Compito richiesto:
Riscrivi in forma di elenco puntato il paragrafo del brano sulle lettere d'amore che comincia con «Luogo della confessione». Conserva i fatti principali.

Brano estratto:
++++++++

Luogo della confessione, della rivelazione del sé, dell'esplicitazione dell'ossimoro che della carta vuole fare sangue e del sangue carta: "In certi momenti ho voglia di urlare a questa carta da lettera, o di leccarla, di masticarla. Vorrei distruggere la mia debolezza. Ho voglia di spezzare la penna a metà e buttarla dalla finestra", come nella lettera di una moglie a un soldato al fronte, ecco uno stereotipo, recuperato dal canadese Peter Behrens. La lettera d'amore ha dunque lunga vita, forza d'impatto emotivo, persistenza letteraria. Lo dimostrano le pagine perfette, dense, coraggiose della scozzese A.L. Kennedy, dove un'amante scrive a un amato ormai lontano, lo struggimento di una nostalgia ancora non sepolta unita al desiderio che a lui sia andata meglio: "Non ho mai saputo scrive alla fine con certezza in che cosa credessimo, se non l'uno nell'altra, ma dato che io mi sento persa e forse anche tu, prego per noi ogni notte e chiedo che tu sia felice, al sicuro. Per me sarebbe quasi sufficiente." Quasi sufficiente come sarebbe la richiesta di perdono che si trova nella lettera, a tutti gli effetti un microracconto, di Hari Kunzru, dove il senso di colpa di un uomo per avere abbandonato una ragazza in cerca di libertà, una giovanissima ragazza araba di Ammam, di non averle offerto in un'occasione di riscatto ma solo uno sfogo sessuale mal gestito, ha queste parole: "Ti ho sepolta nel profondo, Aisha, il più possibile, finché non è squillato il telefono e una voce ha chiesto, in tono d'accusa, sai chi sono? (
) In quel momento è stato davvero troppo. Non potevo tornare in quel letamaio di colpa e vergogna e ho abbassato il ricevitore perché smettesse di esistere".

++++++++

Righe di dati:
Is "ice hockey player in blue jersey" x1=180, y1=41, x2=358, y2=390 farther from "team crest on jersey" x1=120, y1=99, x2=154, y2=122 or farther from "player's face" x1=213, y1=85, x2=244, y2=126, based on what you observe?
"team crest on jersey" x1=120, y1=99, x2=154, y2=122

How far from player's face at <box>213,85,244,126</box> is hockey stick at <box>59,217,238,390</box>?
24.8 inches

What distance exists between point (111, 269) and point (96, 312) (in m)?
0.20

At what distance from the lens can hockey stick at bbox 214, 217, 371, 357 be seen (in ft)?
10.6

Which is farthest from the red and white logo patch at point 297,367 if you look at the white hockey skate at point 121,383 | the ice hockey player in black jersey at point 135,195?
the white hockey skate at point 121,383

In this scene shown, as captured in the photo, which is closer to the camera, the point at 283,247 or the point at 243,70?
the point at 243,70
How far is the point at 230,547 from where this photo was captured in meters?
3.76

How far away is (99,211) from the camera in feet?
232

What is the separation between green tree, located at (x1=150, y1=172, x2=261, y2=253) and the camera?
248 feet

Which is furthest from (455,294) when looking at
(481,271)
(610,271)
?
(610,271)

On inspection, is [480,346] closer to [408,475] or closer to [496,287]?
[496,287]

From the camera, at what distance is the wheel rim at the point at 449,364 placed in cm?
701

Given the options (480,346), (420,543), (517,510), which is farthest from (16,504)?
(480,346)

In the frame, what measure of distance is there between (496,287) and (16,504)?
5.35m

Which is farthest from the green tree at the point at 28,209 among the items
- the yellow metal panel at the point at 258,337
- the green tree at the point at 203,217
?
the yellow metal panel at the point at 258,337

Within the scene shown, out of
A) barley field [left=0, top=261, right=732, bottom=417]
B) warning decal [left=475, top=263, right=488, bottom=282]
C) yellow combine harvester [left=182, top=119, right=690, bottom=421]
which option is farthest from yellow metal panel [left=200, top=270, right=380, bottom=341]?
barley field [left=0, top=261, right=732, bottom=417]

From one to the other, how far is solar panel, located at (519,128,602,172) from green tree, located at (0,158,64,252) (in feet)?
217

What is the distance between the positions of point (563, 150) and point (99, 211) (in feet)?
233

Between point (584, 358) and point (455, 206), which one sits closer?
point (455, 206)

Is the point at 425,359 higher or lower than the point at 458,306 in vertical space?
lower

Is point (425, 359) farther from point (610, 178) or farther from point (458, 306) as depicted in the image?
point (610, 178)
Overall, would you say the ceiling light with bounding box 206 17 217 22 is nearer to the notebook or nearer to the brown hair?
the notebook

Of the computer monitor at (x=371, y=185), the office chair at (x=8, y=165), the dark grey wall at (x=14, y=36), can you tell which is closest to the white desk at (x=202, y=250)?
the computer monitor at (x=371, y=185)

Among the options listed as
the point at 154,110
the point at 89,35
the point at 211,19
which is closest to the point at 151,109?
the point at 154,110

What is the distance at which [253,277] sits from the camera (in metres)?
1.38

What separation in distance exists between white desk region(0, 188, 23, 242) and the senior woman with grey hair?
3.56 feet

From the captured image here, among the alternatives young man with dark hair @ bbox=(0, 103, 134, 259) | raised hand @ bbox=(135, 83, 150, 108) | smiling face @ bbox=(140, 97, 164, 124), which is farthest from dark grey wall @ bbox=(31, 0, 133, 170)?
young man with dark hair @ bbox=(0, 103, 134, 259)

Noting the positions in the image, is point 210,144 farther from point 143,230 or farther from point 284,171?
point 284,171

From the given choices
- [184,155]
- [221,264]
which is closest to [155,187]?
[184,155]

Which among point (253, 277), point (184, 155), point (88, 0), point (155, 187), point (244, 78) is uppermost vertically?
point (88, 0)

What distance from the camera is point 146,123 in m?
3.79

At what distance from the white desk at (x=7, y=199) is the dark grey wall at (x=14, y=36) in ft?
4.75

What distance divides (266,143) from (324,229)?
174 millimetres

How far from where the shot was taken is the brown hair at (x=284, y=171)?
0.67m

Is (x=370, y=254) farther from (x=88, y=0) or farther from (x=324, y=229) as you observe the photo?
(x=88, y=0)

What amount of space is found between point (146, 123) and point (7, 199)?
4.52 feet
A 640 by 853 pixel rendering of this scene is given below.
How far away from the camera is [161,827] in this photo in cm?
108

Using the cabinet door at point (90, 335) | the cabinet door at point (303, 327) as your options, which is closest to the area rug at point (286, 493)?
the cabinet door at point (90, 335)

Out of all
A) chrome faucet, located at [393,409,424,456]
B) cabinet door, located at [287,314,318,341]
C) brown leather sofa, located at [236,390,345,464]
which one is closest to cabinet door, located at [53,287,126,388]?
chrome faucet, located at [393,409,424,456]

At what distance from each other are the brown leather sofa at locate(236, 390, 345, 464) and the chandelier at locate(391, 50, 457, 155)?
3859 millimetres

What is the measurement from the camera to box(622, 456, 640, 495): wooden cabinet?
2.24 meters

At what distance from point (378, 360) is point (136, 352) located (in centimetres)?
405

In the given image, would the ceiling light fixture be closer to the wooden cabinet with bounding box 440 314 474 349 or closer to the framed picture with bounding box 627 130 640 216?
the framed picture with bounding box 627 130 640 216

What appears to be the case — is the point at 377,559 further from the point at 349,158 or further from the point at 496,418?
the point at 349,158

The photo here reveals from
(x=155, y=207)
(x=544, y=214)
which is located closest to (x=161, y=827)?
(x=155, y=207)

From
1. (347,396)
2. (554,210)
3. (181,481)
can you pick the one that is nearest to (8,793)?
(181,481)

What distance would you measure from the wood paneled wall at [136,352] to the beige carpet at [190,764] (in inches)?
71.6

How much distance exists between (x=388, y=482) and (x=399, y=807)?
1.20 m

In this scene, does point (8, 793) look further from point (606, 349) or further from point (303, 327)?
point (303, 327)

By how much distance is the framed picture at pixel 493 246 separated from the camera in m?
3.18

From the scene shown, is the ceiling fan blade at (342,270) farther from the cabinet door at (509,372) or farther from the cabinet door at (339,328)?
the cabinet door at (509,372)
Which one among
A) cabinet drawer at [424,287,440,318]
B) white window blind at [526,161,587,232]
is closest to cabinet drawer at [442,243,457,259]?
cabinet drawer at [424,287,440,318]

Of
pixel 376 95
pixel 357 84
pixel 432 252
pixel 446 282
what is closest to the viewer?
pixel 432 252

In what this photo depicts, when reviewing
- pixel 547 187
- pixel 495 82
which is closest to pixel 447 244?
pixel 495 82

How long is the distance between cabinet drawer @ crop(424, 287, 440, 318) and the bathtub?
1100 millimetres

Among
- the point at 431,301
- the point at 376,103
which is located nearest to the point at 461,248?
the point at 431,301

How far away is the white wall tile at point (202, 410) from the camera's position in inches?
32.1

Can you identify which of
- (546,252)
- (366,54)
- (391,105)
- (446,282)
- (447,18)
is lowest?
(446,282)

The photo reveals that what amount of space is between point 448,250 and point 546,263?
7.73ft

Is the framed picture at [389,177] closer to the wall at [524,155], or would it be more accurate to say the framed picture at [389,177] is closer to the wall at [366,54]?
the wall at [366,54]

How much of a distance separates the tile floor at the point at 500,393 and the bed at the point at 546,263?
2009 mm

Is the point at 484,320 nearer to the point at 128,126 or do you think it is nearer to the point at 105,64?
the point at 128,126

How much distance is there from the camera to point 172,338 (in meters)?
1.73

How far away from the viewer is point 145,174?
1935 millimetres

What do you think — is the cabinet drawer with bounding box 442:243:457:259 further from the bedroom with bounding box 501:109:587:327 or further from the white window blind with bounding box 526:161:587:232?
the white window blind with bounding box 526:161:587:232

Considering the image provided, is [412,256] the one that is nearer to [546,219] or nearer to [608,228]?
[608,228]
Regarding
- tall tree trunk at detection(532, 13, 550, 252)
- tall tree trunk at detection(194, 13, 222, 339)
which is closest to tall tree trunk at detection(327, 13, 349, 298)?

++++++++

Risposta svolta:
- La lettera d'amore è luogo della confessione e della rivelazione di sé, in cui la carta si fa sangue e il sangue carta.
- Il canadese Peter Behrens recupera uno stereotipo: la lettera di una moglie a un soldato al fronte, che vorrebbe urlare alla carta, spezzare la penna e buttarla dalla finestra.
- La lettera d'amore ha lunga vita, forza d'impatto emotivo e persistenza letteraria.
- Nelle pagine della scozzese A.L. Kennedy un'amante scrive a un amato ormai lontano e unisce la nostalgia al desiderio che a lui sia andata meglio. Prega ogni notte che lui sia felice e al sicuro.
- Nella lettera di Hari Kunzru, che è di fatto un microracconto, un uomo prova senso di colpa per aver abbandonato Aisha, una giovanissima ragazza araba di Ammam in cerca di libertà, a cui ha offerto solo uno sfogo sessuale mal gestito.
- Quando al telefono una voce gli chiede se sa chi è, l'uomo abbassa il ricevitore per non tornare nella colpa e nella vergogna.